Trois rovers, six drapeaux américains, des dizaines de sondes alunies ou écrasées, des outils, des caméras et des déchets… Des centaines d’objets parsèment la Lune, et des experts aimeraient les inscrire à l’équivalent d’un patrimoine lunaire de l’humanité.

Tout a commencé le 13 septembre 1959 quand la sonde soviétique Luna 2 s’est écrasée dans la Mer des Pluies : 390 kilos sans doute vaporisés à l’impact. Des sondes russes (Luna) et américaines (Ranger, Surveyor) se sont ensuite succédé, jusqu’aux premiers humains, Neil Armstrong et Buzz Aldrin, le 20 juillet 1969. Les deux astronautes sont restés 22 heures dans la Mer de la Tranquillité. Avant de redécoller, ils ont laissé au sol toute masse inutile.
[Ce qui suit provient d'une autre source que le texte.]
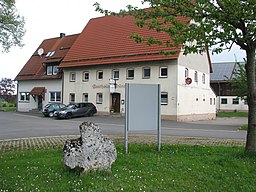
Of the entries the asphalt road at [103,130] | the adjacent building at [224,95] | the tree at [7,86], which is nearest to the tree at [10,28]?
the asphalt road at [103,130]

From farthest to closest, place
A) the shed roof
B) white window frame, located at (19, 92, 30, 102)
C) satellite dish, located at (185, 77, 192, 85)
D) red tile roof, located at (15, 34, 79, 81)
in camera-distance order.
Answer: the shed roof → white window frame, located at (19, 92, 30, 102) → red tile roof, located at (15, 34, 79, 81) → satellite dish, located at (185, 77, 192, 85)

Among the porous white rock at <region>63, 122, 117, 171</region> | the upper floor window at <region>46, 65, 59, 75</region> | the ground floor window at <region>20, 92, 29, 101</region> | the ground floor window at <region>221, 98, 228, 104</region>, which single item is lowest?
the porous white rock at <region>63, 122, 117, 171</region>

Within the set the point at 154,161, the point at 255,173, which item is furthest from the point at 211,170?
the point at 154,161

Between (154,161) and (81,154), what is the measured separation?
225 cm

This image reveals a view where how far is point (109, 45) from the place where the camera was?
37094 mm

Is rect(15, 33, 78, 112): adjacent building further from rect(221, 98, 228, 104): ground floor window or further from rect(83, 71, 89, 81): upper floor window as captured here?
rect(221, 98, 228, 104): ground floor window

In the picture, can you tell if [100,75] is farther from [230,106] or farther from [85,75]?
[230,106]

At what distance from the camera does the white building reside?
31.4 metres

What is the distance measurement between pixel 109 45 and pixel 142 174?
31240 millimetres

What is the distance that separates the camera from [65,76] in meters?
40.2

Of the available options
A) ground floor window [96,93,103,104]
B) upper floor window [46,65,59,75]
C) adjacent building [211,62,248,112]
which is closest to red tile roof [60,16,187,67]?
upper floor window [46,65,59,75]

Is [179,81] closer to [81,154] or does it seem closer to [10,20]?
[10,20]

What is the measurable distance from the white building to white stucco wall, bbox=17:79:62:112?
1838mm

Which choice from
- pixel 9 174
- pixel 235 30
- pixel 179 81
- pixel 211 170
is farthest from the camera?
pixel 179 81
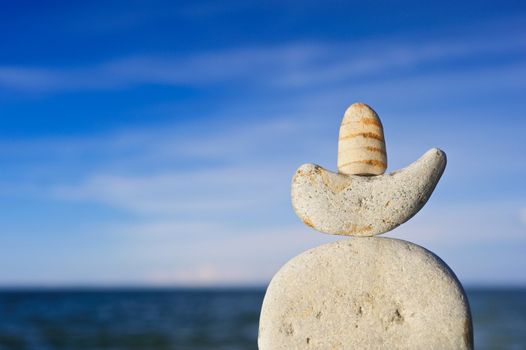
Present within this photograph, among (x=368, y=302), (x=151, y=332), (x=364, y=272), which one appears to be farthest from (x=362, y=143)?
(x=151, y=332)

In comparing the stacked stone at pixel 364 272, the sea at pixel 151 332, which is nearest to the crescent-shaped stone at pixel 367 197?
the stacked stone at pixel 364 272

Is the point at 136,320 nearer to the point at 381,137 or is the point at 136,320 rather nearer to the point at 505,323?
the point at 505,323

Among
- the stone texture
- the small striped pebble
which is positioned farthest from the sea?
the small striped pebble

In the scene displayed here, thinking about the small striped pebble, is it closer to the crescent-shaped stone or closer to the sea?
the crescent-shaped stone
La Nasa a catalogué une cinquantaine d’objets : l’étage de descente du module lunaire (LEM), des caméras, des bottes, des pinces, mais aussi des objets commémoratifs… et quatre « appareils de collecte de défécation ». Cinq autres équipages Apollo ont laissé des centaines d’objets supplémentaires. Au total, la Lune compte une centaine de sites ayant une trace humaine, selon l’organisation For All Moonkind. Au moins 167 tonnes de matériel au total, selon son registre.

Juridiquement, « les sites ne sont pas protégés du tout », dit Michelle Hanlon, professeure de droit à l’université du Mississippi qui a cofondé For All Moonkind en 2017 après une blague du patron de l’Agence spatiale européenne, Jan Wörner, qui racontait vouloir retourner sur la Lune pour rapporter un drapeau américain. « Les traces de pas, les traces de pneus de rovers, et les endroits où se trouvent des objets très importants d’un point de vue archéologique n’ont aucune protection », dit Michelle Hanlon à l’AFP. Elle craint que les sites Apollo ne suscitent un jour l’intérêt de touristes. Or la moindre projection de poussière lunaire, coupante comme du verre, peut endommager les matériaux. « Si quelqu’un veut se rapprocher du LEM, rien dans le droit international n’interdit de conduire un rover jusqu’à lui », dit-elle. « Nous avons besoin de protections contre des actes accidentels ou délibérés. »

Déchetteries ?

La Nasa a bien adopté des « recommandations » : par exemple, ne pas alunir à moins de 2 km des sites Apollo. Au Congrès américain, des sénateurs ont déposé un texte pour créer de facto des sites de patrimoine culturel protégés, et des zones interdites.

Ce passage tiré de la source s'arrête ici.